Required work –
Please reproduce exactly the lines that begin the listing below, up to and including the line where "scientific name: Ursus americanus" occurs.

Provided information Block Start

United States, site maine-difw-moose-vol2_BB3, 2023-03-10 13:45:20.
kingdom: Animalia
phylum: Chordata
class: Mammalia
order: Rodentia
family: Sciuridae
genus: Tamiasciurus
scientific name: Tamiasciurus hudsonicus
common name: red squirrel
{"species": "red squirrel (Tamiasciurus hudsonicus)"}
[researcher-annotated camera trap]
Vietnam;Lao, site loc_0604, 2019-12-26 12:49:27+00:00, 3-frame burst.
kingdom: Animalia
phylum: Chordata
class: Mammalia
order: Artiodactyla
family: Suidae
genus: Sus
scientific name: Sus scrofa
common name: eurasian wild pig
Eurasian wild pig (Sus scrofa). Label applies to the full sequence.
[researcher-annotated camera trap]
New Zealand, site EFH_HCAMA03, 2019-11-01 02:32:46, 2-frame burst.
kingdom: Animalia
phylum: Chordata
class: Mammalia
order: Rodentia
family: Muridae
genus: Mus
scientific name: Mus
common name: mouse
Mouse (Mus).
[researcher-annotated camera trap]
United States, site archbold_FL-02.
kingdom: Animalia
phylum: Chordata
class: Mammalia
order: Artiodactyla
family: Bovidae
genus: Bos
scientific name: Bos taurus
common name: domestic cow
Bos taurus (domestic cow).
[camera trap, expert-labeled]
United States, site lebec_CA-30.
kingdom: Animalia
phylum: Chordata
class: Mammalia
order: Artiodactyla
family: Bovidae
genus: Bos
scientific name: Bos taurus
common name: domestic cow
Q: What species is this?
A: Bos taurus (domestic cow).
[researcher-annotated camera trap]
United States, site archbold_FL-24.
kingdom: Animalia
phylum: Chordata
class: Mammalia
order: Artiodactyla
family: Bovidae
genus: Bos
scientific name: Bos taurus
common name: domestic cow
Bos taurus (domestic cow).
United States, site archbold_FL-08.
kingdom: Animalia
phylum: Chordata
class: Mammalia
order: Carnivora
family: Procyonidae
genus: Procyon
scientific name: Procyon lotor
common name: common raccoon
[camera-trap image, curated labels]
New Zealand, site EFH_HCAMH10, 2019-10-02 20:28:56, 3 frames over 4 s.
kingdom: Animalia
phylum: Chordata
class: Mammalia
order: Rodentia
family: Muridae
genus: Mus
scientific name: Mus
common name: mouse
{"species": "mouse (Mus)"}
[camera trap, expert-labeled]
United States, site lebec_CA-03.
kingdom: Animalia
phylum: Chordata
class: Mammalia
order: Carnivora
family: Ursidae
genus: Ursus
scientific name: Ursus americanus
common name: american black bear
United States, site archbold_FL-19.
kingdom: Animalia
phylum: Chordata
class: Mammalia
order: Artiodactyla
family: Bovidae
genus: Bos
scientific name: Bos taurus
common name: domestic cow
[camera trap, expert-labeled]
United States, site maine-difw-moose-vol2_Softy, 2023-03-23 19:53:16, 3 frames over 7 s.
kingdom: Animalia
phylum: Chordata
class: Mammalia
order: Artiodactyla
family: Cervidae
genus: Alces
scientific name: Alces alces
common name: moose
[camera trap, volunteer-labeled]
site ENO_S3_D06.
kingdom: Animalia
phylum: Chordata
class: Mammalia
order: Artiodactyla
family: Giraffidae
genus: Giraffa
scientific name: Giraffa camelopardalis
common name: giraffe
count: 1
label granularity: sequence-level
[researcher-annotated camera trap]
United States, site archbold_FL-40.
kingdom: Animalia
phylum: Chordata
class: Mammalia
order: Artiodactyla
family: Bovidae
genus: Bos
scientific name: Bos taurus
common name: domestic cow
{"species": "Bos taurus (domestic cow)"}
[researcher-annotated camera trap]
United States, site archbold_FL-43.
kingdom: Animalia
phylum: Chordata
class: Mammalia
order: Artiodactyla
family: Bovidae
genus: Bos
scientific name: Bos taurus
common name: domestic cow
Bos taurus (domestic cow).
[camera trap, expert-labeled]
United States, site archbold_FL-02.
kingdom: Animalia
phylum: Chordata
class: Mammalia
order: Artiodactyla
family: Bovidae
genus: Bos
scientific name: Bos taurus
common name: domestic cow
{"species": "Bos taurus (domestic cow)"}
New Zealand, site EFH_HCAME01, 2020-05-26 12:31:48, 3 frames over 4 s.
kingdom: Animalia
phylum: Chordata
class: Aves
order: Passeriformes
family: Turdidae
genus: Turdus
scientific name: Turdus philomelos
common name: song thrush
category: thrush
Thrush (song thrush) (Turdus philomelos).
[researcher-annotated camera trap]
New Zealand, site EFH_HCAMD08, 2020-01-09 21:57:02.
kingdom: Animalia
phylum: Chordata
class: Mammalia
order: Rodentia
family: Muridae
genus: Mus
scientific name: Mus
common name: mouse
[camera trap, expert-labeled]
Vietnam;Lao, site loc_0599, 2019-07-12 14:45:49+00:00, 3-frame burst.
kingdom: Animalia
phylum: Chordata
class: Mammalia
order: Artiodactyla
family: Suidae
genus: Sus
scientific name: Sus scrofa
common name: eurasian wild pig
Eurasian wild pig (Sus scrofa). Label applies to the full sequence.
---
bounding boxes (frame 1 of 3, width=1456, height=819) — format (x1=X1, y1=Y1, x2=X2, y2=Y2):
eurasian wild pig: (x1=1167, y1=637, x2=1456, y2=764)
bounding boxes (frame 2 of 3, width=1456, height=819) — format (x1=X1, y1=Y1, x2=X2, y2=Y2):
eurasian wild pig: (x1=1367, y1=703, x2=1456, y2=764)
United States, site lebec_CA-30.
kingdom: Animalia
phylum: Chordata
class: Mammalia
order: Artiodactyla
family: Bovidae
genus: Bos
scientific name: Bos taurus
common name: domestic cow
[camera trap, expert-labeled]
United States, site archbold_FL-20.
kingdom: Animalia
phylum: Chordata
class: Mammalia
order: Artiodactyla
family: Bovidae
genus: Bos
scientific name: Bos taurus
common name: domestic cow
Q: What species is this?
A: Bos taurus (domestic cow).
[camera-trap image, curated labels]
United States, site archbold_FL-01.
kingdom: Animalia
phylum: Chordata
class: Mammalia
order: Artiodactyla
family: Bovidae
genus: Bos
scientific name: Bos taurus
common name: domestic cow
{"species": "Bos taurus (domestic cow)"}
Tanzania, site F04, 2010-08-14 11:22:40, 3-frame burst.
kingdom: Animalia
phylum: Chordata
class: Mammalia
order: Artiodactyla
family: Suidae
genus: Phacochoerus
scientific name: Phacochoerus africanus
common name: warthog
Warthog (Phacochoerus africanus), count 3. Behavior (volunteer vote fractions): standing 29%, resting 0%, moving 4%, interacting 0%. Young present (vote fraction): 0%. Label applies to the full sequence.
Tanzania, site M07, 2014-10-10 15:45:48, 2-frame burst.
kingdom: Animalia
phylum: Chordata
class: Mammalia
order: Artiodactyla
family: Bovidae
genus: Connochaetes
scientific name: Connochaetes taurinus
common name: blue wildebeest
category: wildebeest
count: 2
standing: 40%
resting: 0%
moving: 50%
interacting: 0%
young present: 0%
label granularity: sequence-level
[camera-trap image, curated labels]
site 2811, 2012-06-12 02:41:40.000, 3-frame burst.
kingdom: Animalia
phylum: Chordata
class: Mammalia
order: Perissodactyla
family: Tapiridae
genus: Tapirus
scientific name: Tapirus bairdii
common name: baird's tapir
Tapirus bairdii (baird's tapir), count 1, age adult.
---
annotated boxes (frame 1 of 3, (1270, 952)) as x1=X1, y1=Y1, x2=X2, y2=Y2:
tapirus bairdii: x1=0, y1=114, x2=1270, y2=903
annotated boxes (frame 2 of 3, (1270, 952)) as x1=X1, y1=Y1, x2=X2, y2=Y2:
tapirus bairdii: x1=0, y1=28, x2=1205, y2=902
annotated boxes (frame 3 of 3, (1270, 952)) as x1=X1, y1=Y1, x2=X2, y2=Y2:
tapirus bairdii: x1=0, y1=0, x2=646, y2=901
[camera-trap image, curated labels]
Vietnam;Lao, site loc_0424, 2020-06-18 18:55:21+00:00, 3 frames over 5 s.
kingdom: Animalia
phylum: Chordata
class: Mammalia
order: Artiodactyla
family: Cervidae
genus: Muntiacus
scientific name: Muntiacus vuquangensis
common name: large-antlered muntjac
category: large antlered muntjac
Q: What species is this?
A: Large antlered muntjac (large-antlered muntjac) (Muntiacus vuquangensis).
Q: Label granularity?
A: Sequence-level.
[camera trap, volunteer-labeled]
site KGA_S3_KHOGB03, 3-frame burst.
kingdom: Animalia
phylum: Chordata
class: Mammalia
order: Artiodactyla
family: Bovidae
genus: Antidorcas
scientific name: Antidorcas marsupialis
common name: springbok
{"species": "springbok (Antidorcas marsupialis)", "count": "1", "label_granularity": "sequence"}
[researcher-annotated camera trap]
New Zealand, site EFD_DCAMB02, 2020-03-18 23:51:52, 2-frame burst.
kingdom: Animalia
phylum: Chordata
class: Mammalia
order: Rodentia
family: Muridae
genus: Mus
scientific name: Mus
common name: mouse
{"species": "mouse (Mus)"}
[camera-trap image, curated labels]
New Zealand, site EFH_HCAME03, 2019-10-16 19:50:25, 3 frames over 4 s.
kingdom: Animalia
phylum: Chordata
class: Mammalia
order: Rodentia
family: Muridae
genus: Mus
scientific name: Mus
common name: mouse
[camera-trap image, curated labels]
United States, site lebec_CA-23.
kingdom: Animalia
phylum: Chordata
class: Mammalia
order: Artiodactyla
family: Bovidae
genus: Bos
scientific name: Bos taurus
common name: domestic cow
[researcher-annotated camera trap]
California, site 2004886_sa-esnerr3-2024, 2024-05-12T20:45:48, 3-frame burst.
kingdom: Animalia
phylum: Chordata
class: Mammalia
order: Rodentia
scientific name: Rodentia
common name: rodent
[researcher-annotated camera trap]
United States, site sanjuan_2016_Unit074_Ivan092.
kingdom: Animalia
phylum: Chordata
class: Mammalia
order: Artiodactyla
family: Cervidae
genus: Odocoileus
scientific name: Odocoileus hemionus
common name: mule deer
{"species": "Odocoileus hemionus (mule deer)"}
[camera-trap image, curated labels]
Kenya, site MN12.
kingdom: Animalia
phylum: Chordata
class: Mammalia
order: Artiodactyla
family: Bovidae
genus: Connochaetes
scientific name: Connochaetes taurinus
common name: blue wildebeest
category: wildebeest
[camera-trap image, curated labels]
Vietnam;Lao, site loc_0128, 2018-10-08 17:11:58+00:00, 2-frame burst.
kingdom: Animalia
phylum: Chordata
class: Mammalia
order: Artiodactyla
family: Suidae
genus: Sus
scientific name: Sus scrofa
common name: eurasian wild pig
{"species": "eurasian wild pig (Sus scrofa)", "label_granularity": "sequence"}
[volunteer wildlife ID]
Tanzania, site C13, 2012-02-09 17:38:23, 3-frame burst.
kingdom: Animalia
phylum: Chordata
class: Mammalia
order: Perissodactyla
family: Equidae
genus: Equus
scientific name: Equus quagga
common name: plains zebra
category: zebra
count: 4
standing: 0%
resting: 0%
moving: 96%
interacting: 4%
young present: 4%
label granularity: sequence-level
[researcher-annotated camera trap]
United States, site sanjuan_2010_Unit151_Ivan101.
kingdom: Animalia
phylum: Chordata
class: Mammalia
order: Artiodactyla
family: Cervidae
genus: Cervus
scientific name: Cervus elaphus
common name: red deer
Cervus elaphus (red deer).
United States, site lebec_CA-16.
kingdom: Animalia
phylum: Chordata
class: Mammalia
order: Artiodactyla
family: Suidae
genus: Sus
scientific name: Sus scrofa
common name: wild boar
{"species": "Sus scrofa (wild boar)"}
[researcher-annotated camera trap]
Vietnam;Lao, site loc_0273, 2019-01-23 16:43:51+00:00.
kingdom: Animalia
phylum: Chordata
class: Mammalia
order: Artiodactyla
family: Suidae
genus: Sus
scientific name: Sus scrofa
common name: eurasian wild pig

Provided information Block End

Solution for this exercise –
United States, site maine-difw-moose-vol2_BB3, 2023-03-10 13:45:20.
kingdom: Animalia
phylum: Chordata
class: Mammalia
order: Rodentia
family: Sciuridae
genus: Tamiasciurus
scientific name: Tamiasciurus hudsonicus
common name: red squirrel
{"species": "red squirrel (Tamiasciurus hudsonicus)"}
[researcher-annotated camera trap]
Vietnam;Lao, site loc_0604, 2019-12-26 12:49:27+00:00, 3-frame burst.
kingdom: Animalia
phylum: Chordata
class: Mammalia
order: Artiodactyla
family: Suidae
genus: Sus
scientific name: Sus scrofa
common name: eurasian wild pig
Eurasian wild pig (Sus scrofa). Label applies to the full sequence.
[researcher-annotated camera trap]
New Zealand, site EFH_HCAMA03, 2019-11-01 02:32:46, 2-frame burst.
kingdom: Animalia
phylum: Chordata
class: Mammalia
order: Rodentia
family: Muridae
genus: Mus
scientific name: Mus
common name: mouse
Mouse (Mus).
[researcher-annotated camera trap]
United States, site archbold_FL-02.
kingdom: Animalia
phylum: Chordata
class: Mammalia
order: Artiodactyla
family: Bovidae
genus: Bos
scientific name: Bos taurus
common name: domestic cow
Bos taurus (domestic cow).
[camera trap, expert-labeled]
United States, site lebec_CA-30.
kingdom: Animalia
phylum: Chordata
class: Mammalia
order: Artiodactyla
family: Bovidae
genus: Bos
scientific name: Bos taurus
common name: domestic cow
Q: What species is this?
A: Bos taurus (domestic cow).
[researcher-annotated camera trap]
United States, site archbold_FL-24.
kingdom: Animalia
phylum: Chordata
class: Mammalia
order: Artiodactyla
family: Bovidae
genus: Bos
scientific name: Bos taurus
common name: domestic cow
Bos taurus (domestic cow).
United States, site archbold_FL-08.
kingdom: Animalia
phylum: Chordata
class: Mammalia
order: Carnivora
family: Procyonidae
genus: Procyon
scientific name: Procyon lotor
common name: common raccoon
[camera-trap image, curated labels]
New Zealand, site EFH_HCAMH10, 2019-10-02 20:28:56, 3 frames over 4 s.
kingdom: Animalia
phylum: Chordata
class: Mammalia
order: Rodentia
family: Muridae
genus: Mus
scientific name: Mus
common name: mouse
{"species": "mouse (Mus)"}
[camera trap, expert-labeled]
United States, site lebec_CA-03.
kingdom: Animalia
phylum: Chordata
class: Mammalia
order: Carnivora
family: Ursidae
genus: Ursus
scientific name: Ursus americanus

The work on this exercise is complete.